(DOCUMENT SEGMENT begins)

- Born: July 12, 1904 Vientiane, Laos, French Indochina
- Died: December 29, 1959 (aged 55) Vientiane, Laos
- Other name: William Rabbit
- Occupations: Politician; author;
- Political party: National Progressive Party

= Katay Don Sasorith =

Laotian politician

Katay Don Sasorith (ກະຕ່າຍ ໂດນສະໂສລິດ; July 12, 1904 – December 29, 1959) was a Laotian nationalist, politician, author, and the 8th Prime Minister of Laos (October 25, 1954 – March 21, 1956).

After working as a civil servant, Katay became chief spokesman of the national resistance movement against the Japanese and then the French, during and after World War II. He held a post as Minister of Finance in the provisional government, but had to join the government in exile in Thailand. He published a newspaper under the pseudonym William Rabbit (Katay meaning rabbit).

(DOCUMENT SEGMENT ends)
(EXCERPTED RECORDS begins)

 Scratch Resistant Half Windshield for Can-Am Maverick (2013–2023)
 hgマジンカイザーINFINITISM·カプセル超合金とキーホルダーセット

(EXCERPTED RECORDS ends)
(EXCERPTED RECORDS begins)

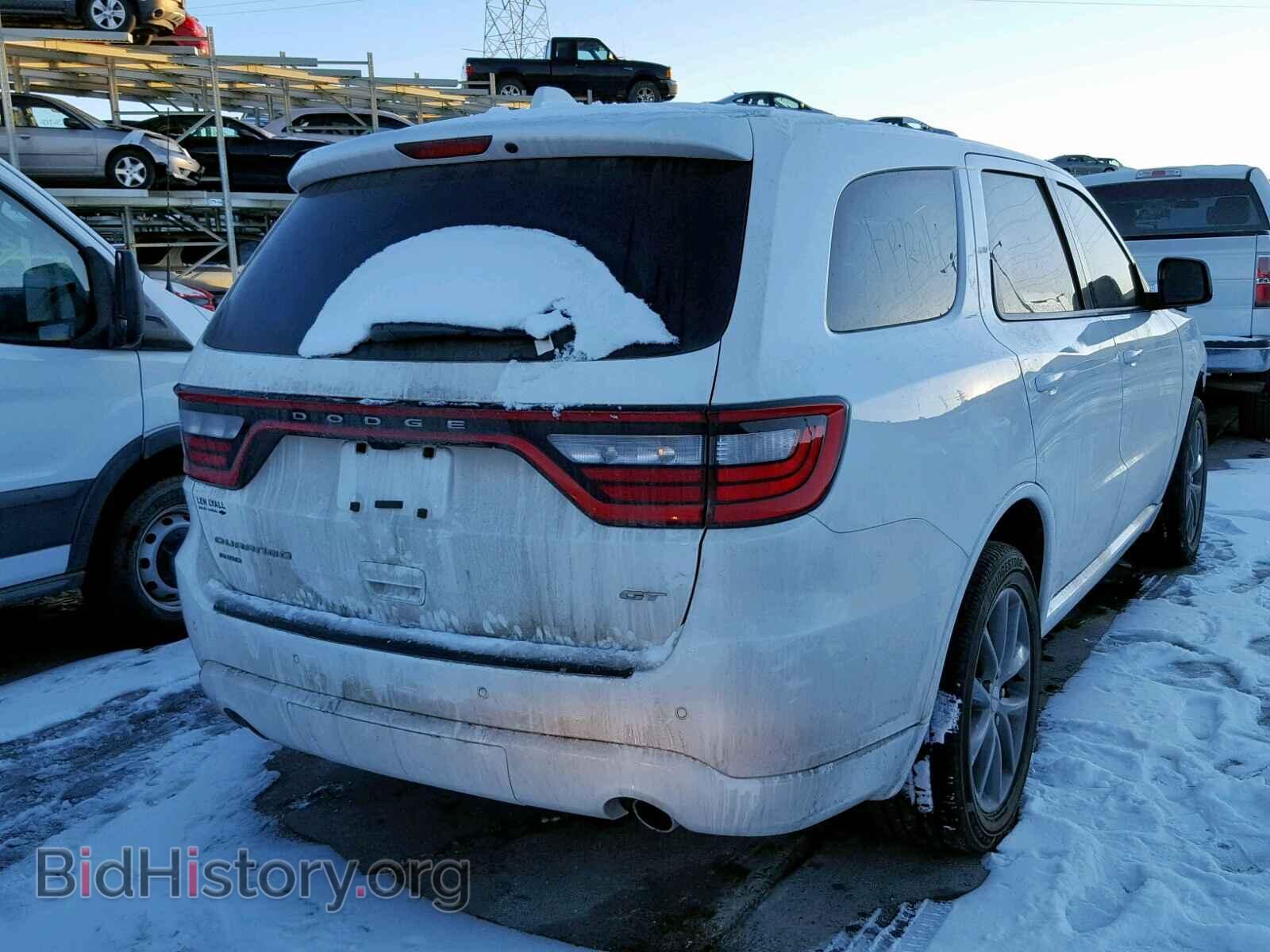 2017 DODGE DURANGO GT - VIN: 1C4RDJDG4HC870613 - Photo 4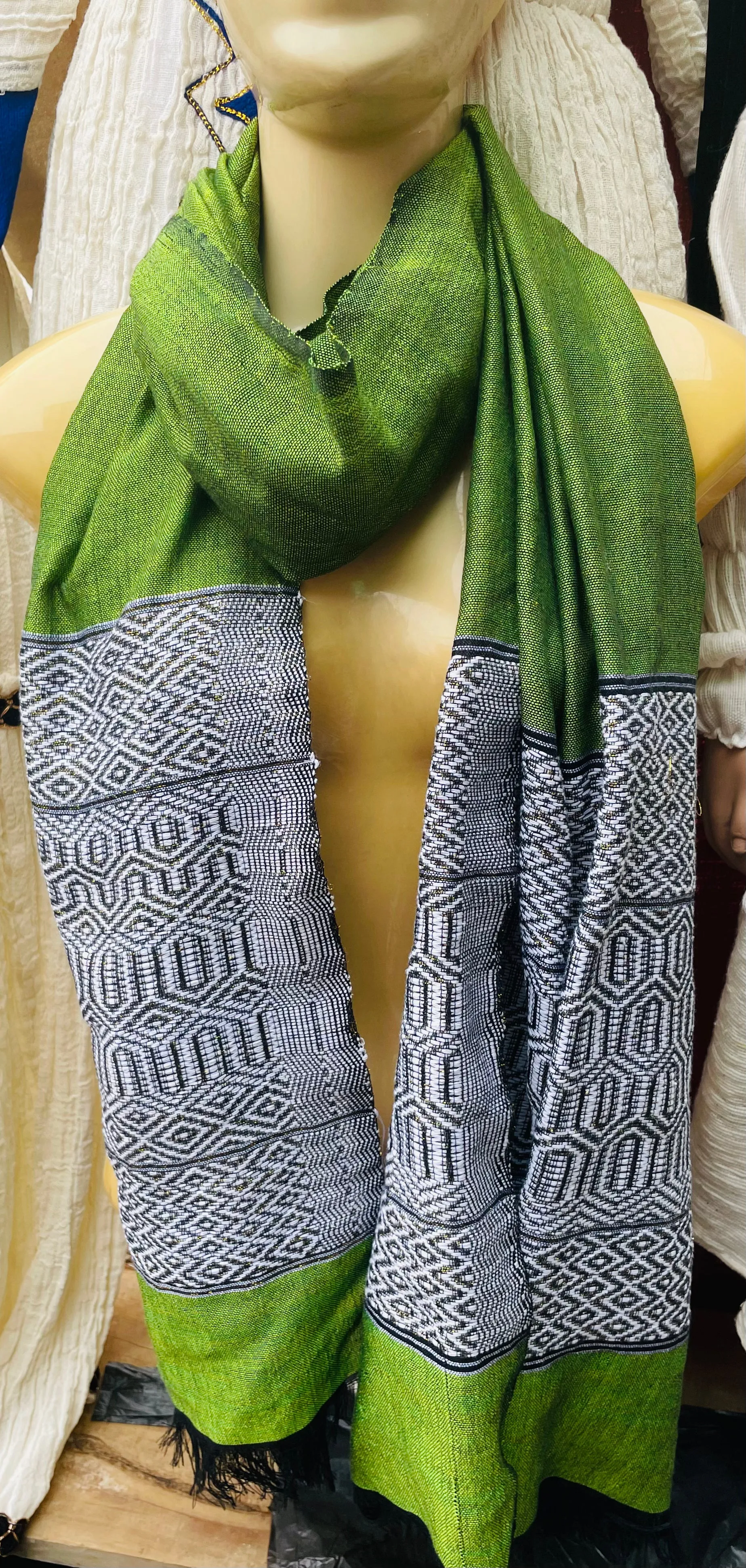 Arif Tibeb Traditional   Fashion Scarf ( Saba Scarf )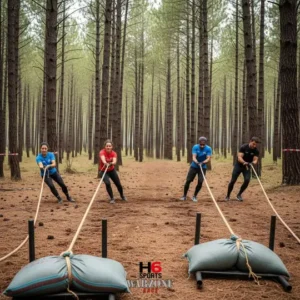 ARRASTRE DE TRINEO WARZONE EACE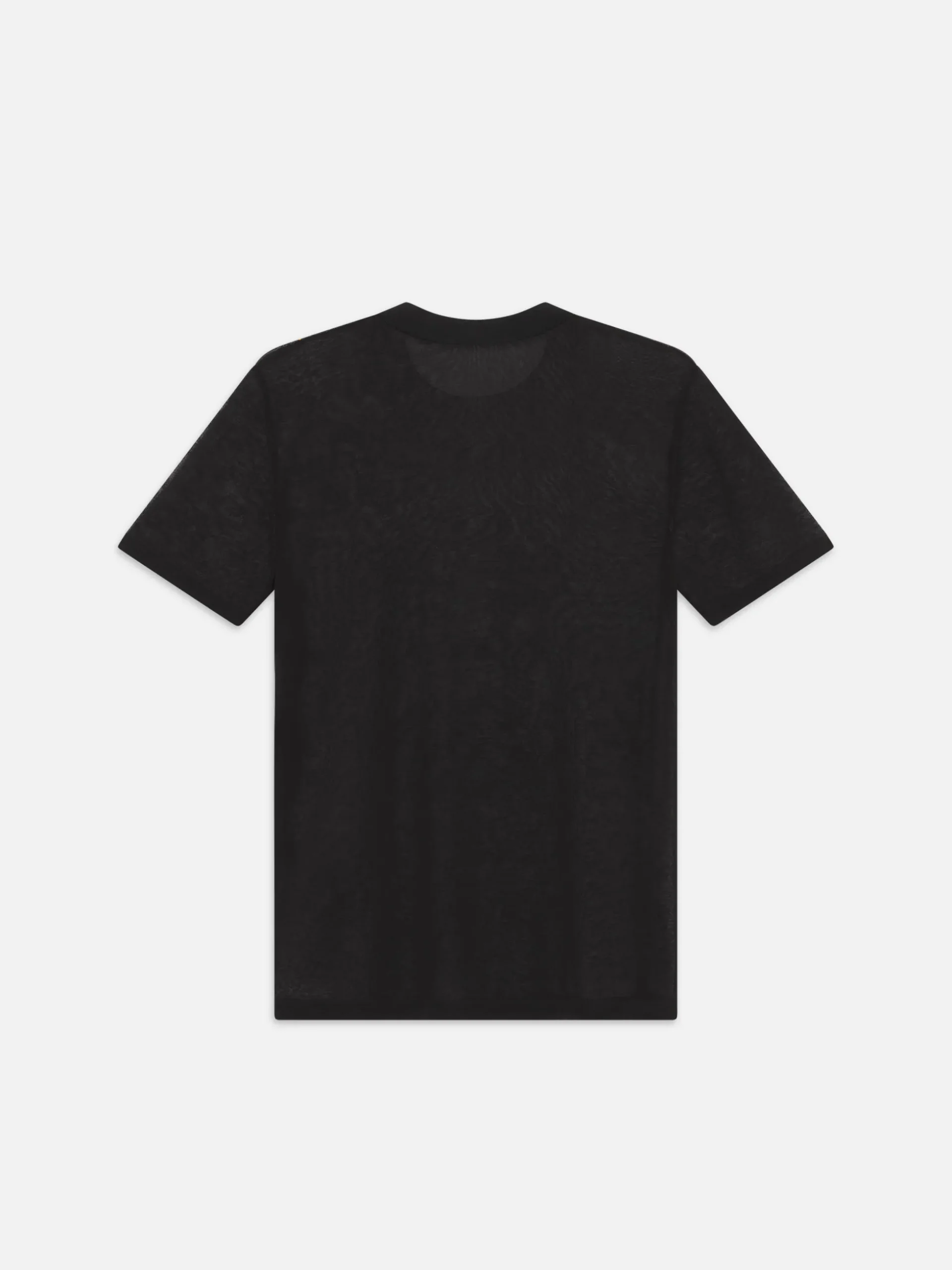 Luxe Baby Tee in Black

(EXCERPTED RECORDS ends)

### [WHAT TO PRODUCE]
Copy the passage of the Katay Don Sasorith biography from "Laotian politician" up to and including "March 21, 1956).".

### [EXERCISE SOLUTION]
Laotian politician

Katay Don Sasorith (ກະຕ່າຍ ໂດນສະໂສລິດ; July 12, 1904 – December 29, 1959) was a Laotian nationalist, politician, author, and the 8th Prime Minister of Laos (October 25, 1954 – March 21, 1956).